This application has a critical third-party API integration that involved ingesting webhook events and acting upon them appropriately. The issue was that the application was slow in responding ‘OK’ to these webhook requests. So, when the site came under load, the application would choke and start failing to respond fast enough to the third-party service. This then in turn shut down the webhook integration as the third-party API saw too many failures from the application. Manual intervention was needed to turn back on the integration.
To understand why the response times were so slow, the webhook intake response flow was analyzed. As in, what exactly was it doing and when. The majority of the logic related to handling each event was actually done in background jobs. But there were a few things the application’s webhook intake responder checked for before creating a record of the event and sending it to an asynchronous worker.
One of the checks it did was to verify that the webhook event was not a duplicate one. The code was doing a simple database query to see if there were any existing events with the same identifier from the third-party API. This identifier was unique, so the application was trying to enforce that uniqueness on its side.
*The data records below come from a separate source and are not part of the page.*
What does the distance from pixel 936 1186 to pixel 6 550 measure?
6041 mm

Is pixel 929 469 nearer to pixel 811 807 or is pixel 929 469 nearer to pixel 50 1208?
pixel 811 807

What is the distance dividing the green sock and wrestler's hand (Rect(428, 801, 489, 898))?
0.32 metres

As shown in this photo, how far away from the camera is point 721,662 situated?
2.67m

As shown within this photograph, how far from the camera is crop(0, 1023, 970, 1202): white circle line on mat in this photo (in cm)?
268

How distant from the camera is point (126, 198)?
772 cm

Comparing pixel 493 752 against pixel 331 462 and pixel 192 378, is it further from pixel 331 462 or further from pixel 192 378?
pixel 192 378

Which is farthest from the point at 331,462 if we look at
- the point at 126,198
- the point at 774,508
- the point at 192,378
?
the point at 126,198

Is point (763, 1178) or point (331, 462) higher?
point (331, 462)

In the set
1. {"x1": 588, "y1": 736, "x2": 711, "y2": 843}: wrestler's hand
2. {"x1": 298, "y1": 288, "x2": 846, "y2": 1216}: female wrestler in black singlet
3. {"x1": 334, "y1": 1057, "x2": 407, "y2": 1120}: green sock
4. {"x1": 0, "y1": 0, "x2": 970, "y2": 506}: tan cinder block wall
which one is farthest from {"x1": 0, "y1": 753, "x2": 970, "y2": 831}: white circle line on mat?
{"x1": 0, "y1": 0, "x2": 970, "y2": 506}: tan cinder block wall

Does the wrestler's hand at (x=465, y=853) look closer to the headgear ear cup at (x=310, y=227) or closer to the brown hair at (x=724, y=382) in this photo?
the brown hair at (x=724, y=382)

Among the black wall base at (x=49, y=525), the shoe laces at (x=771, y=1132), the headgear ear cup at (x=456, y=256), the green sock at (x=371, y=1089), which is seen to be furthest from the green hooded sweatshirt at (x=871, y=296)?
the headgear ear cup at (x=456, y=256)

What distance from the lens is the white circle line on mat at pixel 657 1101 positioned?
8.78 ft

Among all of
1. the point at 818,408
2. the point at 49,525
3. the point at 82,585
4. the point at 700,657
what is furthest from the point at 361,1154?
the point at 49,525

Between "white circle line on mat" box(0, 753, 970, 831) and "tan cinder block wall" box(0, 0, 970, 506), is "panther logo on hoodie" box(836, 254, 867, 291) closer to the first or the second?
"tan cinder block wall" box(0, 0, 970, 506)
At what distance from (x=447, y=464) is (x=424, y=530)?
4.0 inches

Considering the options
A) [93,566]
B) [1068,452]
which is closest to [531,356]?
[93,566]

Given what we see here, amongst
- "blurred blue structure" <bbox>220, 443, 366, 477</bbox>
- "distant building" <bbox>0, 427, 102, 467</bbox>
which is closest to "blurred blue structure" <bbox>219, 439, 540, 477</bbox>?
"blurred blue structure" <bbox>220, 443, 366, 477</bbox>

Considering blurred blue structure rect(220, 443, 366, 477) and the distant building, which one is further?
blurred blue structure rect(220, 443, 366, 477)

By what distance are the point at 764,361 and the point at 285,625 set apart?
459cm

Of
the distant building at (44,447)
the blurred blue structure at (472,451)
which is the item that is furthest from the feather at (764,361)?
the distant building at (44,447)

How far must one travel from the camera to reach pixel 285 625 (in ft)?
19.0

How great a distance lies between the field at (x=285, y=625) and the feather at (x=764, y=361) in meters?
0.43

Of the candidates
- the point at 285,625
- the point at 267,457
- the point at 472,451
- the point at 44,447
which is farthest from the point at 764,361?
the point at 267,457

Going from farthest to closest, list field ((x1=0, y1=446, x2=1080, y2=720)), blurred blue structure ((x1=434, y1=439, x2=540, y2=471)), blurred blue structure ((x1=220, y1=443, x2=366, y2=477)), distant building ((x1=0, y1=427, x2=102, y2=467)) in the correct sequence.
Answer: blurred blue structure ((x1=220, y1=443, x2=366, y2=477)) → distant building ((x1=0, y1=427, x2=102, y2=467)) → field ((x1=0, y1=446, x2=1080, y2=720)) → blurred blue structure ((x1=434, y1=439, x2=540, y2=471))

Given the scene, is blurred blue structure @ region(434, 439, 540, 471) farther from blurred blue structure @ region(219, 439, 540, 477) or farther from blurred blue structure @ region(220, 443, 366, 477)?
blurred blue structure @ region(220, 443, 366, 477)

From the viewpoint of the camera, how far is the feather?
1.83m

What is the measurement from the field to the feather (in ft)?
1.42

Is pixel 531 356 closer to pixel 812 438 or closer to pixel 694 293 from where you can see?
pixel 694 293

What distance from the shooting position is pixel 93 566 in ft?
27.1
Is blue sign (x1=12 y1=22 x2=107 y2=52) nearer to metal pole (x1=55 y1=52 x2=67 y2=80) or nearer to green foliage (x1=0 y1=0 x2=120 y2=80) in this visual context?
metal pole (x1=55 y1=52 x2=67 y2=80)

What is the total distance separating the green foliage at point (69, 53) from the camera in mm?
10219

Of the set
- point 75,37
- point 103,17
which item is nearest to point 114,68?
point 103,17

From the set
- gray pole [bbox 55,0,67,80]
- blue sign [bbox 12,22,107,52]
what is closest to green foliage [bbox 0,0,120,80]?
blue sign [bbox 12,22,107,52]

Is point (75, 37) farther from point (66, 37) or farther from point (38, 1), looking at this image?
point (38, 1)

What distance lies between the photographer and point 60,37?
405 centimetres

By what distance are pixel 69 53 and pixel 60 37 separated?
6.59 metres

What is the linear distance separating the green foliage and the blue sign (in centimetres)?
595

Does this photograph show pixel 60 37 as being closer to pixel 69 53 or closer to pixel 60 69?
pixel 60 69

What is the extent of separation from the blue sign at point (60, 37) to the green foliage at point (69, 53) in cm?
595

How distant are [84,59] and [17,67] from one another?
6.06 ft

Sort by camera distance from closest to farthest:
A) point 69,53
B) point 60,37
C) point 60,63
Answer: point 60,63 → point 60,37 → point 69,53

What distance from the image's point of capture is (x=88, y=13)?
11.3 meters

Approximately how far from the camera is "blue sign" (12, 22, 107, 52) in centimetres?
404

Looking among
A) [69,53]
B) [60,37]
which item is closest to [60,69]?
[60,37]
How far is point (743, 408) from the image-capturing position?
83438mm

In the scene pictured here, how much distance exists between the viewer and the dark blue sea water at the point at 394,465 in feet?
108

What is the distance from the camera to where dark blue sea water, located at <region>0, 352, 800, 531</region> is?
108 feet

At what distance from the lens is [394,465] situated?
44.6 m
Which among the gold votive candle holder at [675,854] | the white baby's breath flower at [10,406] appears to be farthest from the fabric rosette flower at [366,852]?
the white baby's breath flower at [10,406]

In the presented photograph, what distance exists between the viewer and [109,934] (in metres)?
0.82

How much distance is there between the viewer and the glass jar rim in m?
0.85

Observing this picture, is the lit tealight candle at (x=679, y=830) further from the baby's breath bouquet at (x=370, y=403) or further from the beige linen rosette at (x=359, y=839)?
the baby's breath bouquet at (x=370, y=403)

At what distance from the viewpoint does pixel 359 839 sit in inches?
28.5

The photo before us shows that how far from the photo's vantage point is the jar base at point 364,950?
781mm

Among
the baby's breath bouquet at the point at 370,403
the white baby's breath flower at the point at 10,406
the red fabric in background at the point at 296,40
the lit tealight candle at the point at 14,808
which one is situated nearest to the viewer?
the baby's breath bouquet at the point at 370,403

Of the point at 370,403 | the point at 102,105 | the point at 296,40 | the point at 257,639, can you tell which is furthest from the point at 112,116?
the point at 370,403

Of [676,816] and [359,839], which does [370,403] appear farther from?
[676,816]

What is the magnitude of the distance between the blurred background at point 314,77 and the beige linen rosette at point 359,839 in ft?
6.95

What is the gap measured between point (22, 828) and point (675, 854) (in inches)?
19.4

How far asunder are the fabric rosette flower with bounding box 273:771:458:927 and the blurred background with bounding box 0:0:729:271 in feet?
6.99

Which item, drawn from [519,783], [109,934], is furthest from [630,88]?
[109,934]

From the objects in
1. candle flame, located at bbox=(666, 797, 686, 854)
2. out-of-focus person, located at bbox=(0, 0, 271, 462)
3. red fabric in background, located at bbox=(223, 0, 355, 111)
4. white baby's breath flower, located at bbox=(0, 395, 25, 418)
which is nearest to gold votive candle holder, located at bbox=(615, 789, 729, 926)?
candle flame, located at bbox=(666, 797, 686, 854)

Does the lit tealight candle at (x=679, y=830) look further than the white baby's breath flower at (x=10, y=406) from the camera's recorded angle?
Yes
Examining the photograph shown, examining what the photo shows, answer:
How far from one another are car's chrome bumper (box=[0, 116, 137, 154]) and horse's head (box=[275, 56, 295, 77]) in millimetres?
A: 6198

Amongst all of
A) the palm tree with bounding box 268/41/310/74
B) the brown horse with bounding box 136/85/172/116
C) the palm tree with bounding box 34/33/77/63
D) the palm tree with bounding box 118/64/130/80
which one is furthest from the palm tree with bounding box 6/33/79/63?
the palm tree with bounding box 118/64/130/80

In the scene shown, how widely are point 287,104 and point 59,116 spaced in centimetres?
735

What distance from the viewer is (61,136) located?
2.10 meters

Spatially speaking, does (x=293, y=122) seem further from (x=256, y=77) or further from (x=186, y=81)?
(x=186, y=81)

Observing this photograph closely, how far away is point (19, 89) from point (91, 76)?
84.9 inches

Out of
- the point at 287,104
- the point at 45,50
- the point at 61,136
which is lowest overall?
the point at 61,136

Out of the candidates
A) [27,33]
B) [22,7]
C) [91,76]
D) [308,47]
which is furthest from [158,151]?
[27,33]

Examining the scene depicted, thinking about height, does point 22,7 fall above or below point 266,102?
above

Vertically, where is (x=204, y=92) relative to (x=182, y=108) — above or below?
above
And that simple query was what was causing the sluggish overall response time. This query showed consistently as an expensive one on Heroku’s Diagnose tab.
But why was this so slow and expense?
There was no database index on this column, forcing it to do far, far more work than it needed to. The solution became clear then: to add an index to this unique field. Specifically, to add a unique index.
With this unique index, not only did we reap the benefits of the index for speeds, but we also enforced uniqueness for this identifier field at the database level.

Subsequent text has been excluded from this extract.